Other than his little periscope tail, the only time I ever saw Dave was during his third instar molt when he came up order to shed his skin. I did feel him, however. The vast majority of the time the botfly was entirely painless, and I was able to ignore it completely. Very rarely, however, I would have a sudden, brief flash of pain so intense that I would find myself standing up and yelling before I realized what was happening. These sudden bursts made me seem slightly insane, and the explanation of having insects in my skin didn’t really dispel this notion. I have heard that they will cause pain when something affects their breathing tube, but for me the pain seemed to occur at random, and I suspect it was simply the moments when the feeding worm came across a larger nerve.
Although occasionally painful, botflies are virtually harmless if left alone. Once they finish developing inside their host they simply leave to complete their lifecycle, and the hole heals with remarkable rapidity. Because of their ability to keep the immune system at bay, it is only when they are killed but not properly removed that they pose a risk of infection. Still, removal is simple. All that is required is to cover their breathing hole in order to suffocate the worm and then to squeeze out the dead fly once its hooks disengage.
The reason I decided to put up with this painful, filthy nonsense for nearly ten weeks was so I could see Dave in all his glory when he finally matured (and so I could keep him in a vial and use him to weird out friends during dinner.) I wanted to see what would happen; it was a science experiment. After awhile, however, I grew attached to Dave on some sort misguidedly sentimental level, and I was excited to see him. I mean, hell, I did name him.

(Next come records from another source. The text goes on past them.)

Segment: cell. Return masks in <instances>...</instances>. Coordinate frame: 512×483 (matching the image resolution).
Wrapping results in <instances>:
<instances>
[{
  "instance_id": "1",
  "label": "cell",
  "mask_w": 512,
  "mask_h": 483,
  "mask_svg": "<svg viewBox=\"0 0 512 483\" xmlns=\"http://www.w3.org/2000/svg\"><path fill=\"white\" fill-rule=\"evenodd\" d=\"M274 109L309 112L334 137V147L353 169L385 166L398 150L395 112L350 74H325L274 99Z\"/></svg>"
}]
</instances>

The problem is, botflies are evolved to exit their host as painlessly as possible so they can begin their pupation without being smashed or put into vial. Just as nature intended, Dave escaped from my leg without me even noticing. I simply returned from work one day with a hole in my life. I was genuinely depressed for a couple of days at losing my science experiment and pet. I’d like to think he’s at least grown up into an adult fly, but since I had moved to an arid climate since my infection, I doubt he’s had much luck in completing his lifecycle. …but who knows? Cattle are everywhere. I wish him the best.